§ Your objective:
Extract the records verbatim, starting at the very beginning and ending at the line that contains "Is the value for GER", with both ends included.

§ Provided material:
-.-.-
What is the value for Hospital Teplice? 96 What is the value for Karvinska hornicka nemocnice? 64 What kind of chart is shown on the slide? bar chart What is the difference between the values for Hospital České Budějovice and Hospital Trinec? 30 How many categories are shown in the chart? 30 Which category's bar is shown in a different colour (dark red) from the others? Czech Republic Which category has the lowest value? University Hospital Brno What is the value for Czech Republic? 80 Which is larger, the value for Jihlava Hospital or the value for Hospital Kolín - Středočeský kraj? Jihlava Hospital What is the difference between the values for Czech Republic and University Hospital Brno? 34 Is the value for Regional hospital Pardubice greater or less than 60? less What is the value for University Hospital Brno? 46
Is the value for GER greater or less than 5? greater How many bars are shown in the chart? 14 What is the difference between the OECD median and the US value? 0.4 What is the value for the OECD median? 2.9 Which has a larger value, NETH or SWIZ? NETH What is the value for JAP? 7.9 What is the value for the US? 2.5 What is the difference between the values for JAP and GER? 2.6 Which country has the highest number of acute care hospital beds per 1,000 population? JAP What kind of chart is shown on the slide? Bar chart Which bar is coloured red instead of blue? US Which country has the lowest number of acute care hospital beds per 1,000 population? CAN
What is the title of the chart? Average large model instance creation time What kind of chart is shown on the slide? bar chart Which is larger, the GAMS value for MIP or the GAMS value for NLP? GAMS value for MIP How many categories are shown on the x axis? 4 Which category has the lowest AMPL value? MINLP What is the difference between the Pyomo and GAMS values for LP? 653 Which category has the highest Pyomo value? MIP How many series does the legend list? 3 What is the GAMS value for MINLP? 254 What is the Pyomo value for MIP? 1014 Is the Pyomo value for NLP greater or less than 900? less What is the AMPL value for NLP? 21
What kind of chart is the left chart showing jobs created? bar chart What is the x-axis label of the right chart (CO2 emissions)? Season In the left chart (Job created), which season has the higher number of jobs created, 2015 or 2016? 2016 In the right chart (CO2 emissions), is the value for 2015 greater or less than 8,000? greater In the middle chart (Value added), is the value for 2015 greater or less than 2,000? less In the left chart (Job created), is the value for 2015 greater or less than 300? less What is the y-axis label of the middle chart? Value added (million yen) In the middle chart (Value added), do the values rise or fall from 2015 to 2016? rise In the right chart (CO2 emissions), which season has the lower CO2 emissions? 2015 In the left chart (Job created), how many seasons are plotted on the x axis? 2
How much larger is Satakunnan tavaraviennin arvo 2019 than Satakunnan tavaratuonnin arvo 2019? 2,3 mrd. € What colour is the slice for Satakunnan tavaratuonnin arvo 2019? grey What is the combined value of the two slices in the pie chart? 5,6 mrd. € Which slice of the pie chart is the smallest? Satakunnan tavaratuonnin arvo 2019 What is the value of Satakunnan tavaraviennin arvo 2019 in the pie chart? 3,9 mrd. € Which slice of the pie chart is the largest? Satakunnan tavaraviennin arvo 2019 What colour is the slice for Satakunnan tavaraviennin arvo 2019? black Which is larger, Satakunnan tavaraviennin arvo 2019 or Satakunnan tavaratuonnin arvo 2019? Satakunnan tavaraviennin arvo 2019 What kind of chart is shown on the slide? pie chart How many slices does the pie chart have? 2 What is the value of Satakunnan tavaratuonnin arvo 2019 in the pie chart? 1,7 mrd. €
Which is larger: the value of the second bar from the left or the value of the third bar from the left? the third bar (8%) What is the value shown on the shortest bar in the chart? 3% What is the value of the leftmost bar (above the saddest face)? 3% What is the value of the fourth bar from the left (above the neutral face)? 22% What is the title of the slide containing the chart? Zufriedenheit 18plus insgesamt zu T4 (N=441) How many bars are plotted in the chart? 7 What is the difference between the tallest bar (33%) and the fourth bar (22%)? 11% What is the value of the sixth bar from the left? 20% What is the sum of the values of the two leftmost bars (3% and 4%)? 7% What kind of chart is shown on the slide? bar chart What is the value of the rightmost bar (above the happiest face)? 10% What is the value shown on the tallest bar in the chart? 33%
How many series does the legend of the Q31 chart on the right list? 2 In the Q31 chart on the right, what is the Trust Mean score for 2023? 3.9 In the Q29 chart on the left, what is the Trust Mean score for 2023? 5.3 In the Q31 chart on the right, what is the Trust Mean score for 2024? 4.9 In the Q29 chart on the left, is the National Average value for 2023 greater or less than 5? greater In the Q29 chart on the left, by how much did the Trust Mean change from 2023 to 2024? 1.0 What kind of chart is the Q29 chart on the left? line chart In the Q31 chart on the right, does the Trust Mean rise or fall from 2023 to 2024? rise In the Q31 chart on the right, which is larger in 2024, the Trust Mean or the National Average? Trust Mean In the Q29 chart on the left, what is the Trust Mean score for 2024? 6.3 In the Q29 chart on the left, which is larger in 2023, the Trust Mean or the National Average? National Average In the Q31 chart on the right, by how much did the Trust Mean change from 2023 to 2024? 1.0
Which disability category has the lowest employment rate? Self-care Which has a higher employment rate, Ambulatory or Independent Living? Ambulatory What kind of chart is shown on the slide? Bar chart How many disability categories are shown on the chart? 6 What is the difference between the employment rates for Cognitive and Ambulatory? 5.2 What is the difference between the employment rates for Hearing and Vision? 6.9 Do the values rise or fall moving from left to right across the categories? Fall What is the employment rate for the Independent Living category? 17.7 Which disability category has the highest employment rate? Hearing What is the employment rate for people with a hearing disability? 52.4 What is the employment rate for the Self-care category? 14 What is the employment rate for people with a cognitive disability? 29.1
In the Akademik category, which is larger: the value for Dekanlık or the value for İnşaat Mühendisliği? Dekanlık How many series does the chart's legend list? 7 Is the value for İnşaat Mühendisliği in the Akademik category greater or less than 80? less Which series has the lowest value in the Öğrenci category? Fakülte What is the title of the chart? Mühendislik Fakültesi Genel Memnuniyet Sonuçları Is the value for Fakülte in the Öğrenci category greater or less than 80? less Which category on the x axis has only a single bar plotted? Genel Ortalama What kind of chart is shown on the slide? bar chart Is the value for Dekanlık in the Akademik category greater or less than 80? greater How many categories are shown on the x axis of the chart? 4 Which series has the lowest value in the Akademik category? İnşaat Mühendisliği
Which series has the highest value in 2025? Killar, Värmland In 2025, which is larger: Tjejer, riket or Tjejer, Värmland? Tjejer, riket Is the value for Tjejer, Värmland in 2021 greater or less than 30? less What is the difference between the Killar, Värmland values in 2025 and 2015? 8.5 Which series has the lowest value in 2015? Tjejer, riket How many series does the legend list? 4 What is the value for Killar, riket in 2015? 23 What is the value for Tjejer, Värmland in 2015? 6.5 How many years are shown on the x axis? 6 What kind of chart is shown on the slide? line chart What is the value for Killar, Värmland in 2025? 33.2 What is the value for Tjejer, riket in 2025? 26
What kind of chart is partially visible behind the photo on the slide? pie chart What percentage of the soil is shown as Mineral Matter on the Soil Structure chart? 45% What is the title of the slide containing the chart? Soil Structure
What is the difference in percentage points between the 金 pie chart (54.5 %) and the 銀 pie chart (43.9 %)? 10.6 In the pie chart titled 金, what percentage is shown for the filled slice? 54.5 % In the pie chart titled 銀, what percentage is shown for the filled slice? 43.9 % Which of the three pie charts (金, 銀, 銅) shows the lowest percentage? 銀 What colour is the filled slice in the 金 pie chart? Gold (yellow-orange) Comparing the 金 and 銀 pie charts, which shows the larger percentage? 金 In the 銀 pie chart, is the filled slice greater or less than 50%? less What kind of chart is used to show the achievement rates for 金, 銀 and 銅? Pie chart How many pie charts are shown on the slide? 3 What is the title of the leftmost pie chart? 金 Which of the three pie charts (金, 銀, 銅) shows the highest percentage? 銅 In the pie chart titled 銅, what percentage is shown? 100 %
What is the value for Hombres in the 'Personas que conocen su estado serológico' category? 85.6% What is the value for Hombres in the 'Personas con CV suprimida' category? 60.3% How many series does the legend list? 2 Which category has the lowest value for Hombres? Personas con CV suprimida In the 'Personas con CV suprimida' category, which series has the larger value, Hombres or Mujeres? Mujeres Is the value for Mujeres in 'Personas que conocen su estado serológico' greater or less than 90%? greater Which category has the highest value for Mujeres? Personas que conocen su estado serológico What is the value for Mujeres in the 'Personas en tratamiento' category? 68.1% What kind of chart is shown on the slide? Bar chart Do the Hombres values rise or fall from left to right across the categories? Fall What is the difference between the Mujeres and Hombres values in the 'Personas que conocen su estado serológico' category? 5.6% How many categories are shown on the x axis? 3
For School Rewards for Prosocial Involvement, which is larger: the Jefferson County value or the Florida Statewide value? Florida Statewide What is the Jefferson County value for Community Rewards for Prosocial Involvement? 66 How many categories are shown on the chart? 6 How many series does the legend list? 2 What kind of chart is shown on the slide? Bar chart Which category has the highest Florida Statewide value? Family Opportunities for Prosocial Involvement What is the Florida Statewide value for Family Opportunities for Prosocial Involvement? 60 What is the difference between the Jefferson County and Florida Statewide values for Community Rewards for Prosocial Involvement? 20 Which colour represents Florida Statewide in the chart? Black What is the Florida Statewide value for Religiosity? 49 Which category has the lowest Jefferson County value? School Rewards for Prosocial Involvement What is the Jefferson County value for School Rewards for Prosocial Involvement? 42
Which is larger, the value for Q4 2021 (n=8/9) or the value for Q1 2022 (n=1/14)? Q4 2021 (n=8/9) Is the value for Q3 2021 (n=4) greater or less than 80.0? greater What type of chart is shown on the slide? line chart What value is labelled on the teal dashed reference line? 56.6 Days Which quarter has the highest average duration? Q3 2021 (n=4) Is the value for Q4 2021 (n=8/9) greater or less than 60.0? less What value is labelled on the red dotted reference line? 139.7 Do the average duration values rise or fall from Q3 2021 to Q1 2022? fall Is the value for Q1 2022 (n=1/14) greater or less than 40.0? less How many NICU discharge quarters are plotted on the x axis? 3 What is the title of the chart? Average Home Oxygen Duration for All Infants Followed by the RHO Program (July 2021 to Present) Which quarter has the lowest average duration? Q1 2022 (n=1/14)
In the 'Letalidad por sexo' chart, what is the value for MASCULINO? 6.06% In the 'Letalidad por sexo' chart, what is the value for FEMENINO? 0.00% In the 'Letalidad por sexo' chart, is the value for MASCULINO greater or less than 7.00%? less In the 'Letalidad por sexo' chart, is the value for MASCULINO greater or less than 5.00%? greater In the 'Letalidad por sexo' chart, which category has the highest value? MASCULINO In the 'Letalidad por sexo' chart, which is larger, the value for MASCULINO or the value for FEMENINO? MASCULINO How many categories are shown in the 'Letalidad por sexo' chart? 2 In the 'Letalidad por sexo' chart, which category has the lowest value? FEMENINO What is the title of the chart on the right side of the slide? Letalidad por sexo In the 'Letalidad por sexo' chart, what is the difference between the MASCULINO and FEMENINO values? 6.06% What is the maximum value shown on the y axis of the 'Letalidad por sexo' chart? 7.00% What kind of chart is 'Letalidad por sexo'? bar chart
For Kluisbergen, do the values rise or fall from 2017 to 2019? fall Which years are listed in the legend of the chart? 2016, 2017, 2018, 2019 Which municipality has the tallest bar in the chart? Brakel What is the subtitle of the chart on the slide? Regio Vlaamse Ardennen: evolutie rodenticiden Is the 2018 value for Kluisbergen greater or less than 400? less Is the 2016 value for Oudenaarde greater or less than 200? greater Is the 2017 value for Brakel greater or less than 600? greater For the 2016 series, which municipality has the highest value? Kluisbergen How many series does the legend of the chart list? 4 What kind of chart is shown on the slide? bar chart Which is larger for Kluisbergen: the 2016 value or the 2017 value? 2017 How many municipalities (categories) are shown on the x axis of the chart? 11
-.-.-
§ Solution to this task:
What is the value for Hospital Teplice? 96 What is the value for Karvinska hornicka nemocnice? 64 What kind of chart is shown on the slide? bar chart What is the difference between the values for Hospital České Budějovice and Hospital Trinec? 30 How many categories are shown in the chart? 30 Which category's bar is shown in a different colour (dark red) from the others? Czech Republic Which category has the lowest value? University Hospital Brno What is the value for Czech Republic? 80 Which is larger, the value for Jihlava Hospital or the value for Hospital Kolín - Středočeský kraj? Jihlava Hospital What is the difference between the values for Czech Republic and University Hospital Brno? 34 Is the value for Regional hospital Pardubice greater or less than 60? less What is the value for University Hospital Brno? 46
Is the value for GER greater or less than 5? greater How many bars are shown in the chart? 14 What is the difference between the OECD median and the US value? 0.4 What is the value for the OECD median? 2.9 Which has a larger value, NETH or SWIZ? NETH What is the value for JAP? 7.9 What is the value for the US? 2.5 What is the difference between the values for JAP and GER? 2.6 Which country has the highest number of acute care hospital beds per 1,000 population? JAP What kind of chart is shown on the slide? Bar chart Which bar is coloured red instead of blue? US Which country has the lowest number of acute care hospital beds per 1,000 population? CAN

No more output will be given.